Melson joined the collaboration more than a year ago as an advocate for mountain bikers. He said limited opportunities for difficult trails around cities like Kalispell or Missoula have pulled mountain bikers into the backcountry.

“People have been riding in that area for about 10 years, even working on the trails,” Melson said. “Especially along the Bob Marshall, it’s been a special spot for experienced riders to have a more primitive experience.”

But some of those trails have overlapped with outfitting, hiking and hunting use.

In the agreement, the legislative proposal was adjusted to give mountain bikers use along the Spread Creek drainage in Lolo National Forest. The 3,000 acres of trails wrap throughout land originally slotted for non-mechanical wilderness.

Mountain Bike Missoula and Montana Mountain Bike Alliance also joined the negotiations, Melson said.

He said the mountain bike advocates released trails they used along North Fork drainage entirely in the final agreement.

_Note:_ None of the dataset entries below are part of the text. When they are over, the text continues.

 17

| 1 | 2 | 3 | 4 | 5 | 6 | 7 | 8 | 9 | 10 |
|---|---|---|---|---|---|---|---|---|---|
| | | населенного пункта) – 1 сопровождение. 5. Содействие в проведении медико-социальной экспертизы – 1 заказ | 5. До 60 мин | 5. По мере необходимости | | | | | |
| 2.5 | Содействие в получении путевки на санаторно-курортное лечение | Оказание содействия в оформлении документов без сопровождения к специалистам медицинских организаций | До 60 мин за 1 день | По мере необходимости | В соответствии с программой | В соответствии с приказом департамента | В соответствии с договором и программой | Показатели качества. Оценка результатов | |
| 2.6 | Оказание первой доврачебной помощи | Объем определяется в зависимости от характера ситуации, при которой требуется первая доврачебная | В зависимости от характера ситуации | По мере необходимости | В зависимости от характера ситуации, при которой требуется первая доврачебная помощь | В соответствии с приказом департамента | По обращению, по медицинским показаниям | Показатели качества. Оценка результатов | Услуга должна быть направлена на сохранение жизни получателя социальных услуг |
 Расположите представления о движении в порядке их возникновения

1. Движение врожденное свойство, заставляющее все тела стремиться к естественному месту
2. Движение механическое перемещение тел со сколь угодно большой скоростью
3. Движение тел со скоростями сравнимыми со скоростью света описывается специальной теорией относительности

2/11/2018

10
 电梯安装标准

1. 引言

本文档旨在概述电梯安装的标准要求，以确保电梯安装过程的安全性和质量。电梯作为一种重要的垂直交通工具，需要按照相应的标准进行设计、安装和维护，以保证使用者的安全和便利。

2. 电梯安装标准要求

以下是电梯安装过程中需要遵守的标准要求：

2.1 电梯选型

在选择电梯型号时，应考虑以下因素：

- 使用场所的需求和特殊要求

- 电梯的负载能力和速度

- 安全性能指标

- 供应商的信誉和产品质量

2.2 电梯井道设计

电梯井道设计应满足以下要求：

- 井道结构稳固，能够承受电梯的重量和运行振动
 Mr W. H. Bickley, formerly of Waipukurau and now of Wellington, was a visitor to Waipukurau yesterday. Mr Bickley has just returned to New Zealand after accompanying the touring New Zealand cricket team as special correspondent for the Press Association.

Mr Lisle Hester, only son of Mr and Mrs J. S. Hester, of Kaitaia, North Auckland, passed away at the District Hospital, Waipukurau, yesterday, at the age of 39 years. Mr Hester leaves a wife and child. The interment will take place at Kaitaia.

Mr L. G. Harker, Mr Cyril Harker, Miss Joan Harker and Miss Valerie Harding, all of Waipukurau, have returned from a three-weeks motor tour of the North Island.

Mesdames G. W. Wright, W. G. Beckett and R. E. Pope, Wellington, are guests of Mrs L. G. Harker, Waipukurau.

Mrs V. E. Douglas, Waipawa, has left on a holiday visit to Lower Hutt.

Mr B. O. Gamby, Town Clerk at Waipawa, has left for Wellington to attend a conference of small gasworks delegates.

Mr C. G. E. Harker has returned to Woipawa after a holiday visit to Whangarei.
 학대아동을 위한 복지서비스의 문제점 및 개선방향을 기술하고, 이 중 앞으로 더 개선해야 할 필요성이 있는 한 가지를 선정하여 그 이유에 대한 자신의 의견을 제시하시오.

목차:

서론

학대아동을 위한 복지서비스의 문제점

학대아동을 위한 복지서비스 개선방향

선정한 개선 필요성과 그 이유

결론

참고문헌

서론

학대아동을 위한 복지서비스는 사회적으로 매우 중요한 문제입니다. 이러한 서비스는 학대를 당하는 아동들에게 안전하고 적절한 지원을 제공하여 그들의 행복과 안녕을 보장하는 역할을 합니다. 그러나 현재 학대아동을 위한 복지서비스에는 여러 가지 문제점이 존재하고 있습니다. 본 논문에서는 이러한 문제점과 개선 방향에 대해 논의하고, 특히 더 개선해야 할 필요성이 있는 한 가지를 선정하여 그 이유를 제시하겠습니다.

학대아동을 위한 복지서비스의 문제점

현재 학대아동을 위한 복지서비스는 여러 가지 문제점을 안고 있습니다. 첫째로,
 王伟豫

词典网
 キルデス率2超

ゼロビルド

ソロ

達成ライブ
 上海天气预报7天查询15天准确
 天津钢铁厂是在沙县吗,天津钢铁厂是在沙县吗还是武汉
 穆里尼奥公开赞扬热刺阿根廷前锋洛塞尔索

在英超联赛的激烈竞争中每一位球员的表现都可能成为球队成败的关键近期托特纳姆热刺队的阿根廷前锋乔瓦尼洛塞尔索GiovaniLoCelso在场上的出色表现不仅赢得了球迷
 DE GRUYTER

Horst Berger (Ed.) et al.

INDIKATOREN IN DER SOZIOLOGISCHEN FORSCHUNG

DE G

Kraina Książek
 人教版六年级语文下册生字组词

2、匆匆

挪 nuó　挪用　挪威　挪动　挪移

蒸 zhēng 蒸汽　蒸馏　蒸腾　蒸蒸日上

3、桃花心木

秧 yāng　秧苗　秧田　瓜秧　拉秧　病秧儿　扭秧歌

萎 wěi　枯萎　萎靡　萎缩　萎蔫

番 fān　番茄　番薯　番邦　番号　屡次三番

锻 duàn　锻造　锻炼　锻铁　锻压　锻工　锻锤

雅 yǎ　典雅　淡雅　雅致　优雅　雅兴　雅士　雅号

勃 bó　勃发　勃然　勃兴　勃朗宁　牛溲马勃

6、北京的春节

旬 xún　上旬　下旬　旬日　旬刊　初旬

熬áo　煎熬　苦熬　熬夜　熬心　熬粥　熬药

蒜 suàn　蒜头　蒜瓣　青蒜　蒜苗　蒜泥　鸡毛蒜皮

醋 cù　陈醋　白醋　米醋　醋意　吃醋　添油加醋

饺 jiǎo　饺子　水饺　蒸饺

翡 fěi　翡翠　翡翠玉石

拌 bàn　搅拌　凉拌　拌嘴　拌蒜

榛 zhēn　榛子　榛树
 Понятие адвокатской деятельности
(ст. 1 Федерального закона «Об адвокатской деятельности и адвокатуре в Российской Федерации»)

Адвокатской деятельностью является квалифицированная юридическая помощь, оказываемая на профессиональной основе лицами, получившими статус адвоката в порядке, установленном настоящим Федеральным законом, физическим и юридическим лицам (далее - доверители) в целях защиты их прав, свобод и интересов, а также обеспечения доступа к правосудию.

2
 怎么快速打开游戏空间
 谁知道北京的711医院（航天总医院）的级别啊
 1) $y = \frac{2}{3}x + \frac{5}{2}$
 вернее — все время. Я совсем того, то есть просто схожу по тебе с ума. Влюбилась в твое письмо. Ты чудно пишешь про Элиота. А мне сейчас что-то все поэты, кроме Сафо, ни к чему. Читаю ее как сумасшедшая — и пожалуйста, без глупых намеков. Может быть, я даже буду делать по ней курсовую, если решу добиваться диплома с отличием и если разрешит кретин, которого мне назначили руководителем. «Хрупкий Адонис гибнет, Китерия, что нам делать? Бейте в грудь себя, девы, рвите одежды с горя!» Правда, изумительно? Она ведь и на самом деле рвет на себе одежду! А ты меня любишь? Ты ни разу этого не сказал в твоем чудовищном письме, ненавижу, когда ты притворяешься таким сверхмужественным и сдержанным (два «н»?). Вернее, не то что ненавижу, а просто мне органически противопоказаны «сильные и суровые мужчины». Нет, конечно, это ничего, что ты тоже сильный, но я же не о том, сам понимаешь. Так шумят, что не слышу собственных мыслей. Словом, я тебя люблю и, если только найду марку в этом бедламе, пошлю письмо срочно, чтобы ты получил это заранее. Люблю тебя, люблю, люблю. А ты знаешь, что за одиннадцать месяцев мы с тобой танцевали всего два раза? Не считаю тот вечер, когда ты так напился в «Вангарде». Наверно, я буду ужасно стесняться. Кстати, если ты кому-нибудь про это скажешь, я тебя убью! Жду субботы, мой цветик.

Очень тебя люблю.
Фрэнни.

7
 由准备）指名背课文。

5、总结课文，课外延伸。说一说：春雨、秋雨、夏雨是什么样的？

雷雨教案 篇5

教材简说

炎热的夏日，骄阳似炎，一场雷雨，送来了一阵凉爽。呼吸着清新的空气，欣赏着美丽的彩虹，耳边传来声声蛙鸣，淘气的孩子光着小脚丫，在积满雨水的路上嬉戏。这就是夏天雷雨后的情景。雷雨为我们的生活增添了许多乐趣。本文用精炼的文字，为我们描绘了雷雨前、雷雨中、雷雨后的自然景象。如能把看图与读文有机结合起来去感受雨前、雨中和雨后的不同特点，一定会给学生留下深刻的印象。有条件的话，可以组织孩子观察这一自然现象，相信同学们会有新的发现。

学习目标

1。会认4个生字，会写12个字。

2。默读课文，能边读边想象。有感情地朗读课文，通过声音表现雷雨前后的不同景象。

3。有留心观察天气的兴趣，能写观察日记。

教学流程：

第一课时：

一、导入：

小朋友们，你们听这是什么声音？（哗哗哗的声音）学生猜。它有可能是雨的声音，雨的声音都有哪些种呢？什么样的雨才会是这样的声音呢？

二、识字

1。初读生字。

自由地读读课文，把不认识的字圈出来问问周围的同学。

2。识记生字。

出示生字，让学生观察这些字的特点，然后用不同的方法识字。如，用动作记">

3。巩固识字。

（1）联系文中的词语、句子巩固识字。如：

“That was hard to give up, but some outfitters’ livelihoods depend on those trails,” he said. “No one got exactly what they wanted … it boiled down to retaining what we cherished, what we needed, what they needed and the landscape’s needs too.”

Bowman said for this plan to move beyond an idea, Montana representatives will have to pick up the issue.

“I feel we as citizens have done the heavy work. We’re ready for representatives to carry it across the line,” he said. “The end goal since this began a decade ago has been federal recognition.”

He said the plan already has local support.

A University of Montana poll released earlier this year found three-to-one support for the Blackfoot-Clearwater Stewardship Project. The results were pulled from 500 registered voters throughout the state.

Melson said given the diversity of the voices who pulled together the wilderness plan, he believes it will gain support if “or when” it reaches Congress.

“Local landowners and stakeholders got together to determine what their backyards should look like,” Melson said. “These communities are going to live in the result of this proposal. That’s how it should be done.”